#### Dataset extract:
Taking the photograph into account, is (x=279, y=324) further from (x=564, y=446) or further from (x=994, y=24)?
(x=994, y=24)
...
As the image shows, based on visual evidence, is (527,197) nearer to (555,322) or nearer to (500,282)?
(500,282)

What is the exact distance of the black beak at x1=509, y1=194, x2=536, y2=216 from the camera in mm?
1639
---
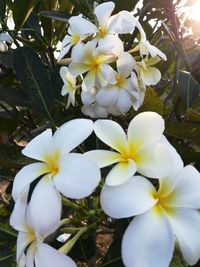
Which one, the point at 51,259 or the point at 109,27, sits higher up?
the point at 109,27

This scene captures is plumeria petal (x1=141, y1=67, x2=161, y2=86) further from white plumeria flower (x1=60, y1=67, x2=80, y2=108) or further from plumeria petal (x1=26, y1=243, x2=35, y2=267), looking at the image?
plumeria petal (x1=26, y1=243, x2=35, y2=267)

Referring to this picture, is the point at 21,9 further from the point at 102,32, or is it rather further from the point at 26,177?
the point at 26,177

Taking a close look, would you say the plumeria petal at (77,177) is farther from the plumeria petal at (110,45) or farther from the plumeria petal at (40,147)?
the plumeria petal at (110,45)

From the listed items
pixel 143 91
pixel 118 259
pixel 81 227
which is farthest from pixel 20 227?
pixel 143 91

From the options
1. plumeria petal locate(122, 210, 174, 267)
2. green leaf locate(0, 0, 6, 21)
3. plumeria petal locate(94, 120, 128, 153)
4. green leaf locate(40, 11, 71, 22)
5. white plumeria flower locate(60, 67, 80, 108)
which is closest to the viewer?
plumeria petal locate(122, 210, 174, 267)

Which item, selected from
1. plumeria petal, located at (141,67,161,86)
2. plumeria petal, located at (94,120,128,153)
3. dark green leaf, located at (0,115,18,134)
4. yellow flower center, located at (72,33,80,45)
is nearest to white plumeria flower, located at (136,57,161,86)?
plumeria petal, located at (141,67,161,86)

#### Given instruction:
Gather every line above that contains the word "image", and copy each one in full. Letter case must match.

#### Answer:
As the image shows, based on visual evidence, is (527,197) nearer to (555,322) or nearer to (500,282)?
This scene captures is plumeria petal (x1=141, y1=67, x2=161, y2=86) further from white plumeria flower (x1=60, y1=67, x2=80, y2=108) or further from plumeria petal (x1=26, y1=243, x2=35, y2=267), looking at the image?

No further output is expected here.